Keeper of the Dead

He runs his fingers through the frost-covered sand and waits
for the moon to come down on the lake
noticing every wrinkle in the water
and how they tremor like the slow moving clouds.
His clothes are ragged and his shirt is torn.
The skin around his eyes is sallow and flaking.
And what does it matter that she was beautiful?
Her elegance, her shining hair means nothing.
And what does it matter
since she walked into the lake at let the waves take her?
Her dress bloomed up around her like an echo.
And hour after hour there is only this grayness
this starless sky, these shapeless paths of moonlight
stretching out like the blurred and faded images of her ghost.
He thinks he too will disappear like the colors, the light, and the stars.
He thinks soon he will be no longer.
He will no longer be cold,
when slowly it begins to happen.
Three lights blink on
one is red, one is yellow and one is a bird and the bird is singing;
its song, big and empty enough to hold two hands, two hearts, their movement
and thus for a moment his heart detaches and spills into the water
this steady stream of sadness
so cold, so bright white.
He closes his eyes and feels himself lifting of
the bird griping his shoulders
carrying him across the lake
more beautiful from above
reflecting the moon, the mountains, the light that spreads freely
up even further than he could have imagined
over the tops of the trees, the forests that expand across the land
and further up through the wind, the weather, and the clouds
to where the air is still, all black like an open field in the night
where the sound of the bird’s wings
beating the air travels in every direction for miles
can be heard in the heavens as the sound of ghosts, their voices
warm and pure and always constantly and forever spilling back toward them.
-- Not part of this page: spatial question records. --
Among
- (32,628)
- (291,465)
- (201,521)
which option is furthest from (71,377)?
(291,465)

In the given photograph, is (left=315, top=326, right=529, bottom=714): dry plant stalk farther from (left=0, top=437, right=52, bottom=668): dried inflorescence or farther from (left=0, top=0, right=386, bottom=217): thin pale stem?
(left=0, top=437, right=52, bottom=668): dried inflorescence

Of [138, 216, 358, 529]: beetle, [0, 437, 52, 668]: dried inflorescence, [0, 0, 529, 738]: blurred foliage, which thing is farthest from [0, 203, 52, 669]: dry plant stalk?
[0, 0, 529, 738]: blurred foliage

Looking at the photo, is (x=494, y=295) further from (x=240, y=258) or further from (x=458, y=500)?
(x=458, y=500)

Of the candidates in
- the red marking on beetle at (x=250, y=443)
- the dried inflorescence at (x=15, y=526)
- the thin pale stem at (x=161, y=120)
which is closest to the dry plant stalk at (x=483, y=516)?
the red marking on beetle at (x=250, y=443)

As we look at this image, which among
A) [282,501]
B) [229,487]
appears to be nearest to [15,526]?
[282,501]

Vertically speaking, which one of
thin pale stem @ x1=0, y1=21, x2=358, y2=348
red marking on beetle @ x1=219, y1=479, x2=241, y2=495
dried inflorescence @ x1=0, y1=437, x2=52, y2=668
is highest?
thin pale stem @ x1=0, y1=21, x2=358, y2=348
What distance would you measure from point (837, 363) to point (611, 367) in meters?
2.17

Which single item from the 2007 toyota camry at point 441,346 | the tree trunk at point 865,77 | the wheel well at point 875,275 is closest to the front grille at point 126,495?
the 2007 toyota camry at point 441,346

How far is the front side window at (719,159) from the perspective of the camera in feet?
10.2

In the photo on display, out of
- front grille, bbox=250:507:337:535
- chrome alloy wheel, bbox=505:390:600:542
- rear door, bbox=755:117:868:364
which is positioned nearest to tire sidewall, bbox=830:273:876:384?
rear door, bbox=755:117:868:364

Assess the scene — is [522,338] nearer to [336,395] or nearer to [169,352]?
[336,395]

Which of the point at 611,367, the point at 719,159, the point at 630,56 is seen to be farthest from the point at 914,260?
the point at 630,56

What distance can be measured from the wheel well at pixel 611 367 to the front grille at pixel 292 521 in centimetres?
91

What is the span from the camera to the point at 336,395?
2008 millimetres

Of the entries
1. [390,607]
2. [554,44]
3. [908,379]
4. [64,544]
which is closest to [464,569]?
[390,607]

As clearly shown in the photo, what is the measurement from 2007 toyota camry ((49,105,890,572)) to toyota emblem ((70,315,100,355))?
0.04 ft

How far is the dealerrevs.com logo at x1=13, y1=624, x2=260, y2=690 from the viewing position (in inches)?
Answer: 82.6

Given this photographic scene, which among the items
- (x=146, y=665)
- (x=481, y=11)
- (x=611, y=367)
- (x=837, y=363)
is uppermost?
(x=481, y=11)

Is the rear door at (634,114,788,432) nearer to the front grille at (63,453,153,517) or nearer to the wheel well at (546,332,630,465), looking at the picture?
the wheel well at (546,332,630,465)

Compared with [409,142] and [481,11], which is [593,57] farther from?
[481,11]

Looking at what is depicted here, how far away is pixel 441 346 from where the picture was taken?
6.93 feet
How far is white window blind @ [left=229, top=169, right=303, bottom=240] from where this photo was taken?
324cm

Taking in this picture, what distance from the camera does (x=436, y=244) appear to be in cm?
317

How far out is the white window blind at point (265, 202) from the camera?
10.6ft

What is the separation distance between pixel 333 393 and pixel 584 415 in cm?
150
He feels first her breath on his checks
smells her skin and then sees her words:
soft and sorry and breaking open like black shining jewels all over his skin.
And the bird becomes what he could not have ever imagined
is not a bird at all
but is his grief that grows so large
inflates into the shape of silvery feathered wings
that fly crazily now
twisting and twirling and plummeting through the night
shivering in the darkness these laments of his heart:
“I forgive you.”
“I love you.”
“I miss you.”
He tugs at the bird’s dusky skinned ankles
claws at its soft black under feathers and yells: “I can’t take it. I can’t!”
He didn’t know how much he loved her.
He didn’t know grief has wings and wants to be something alive.
He didn’t know it could almost bring her back
in the night sky
where a man can fall in love again and again.
It could almost bring her back
in the wings beating and eyes glancing down at him like a dark companion
glancing down at him and saying:
“Death is a way of getting to know someone.”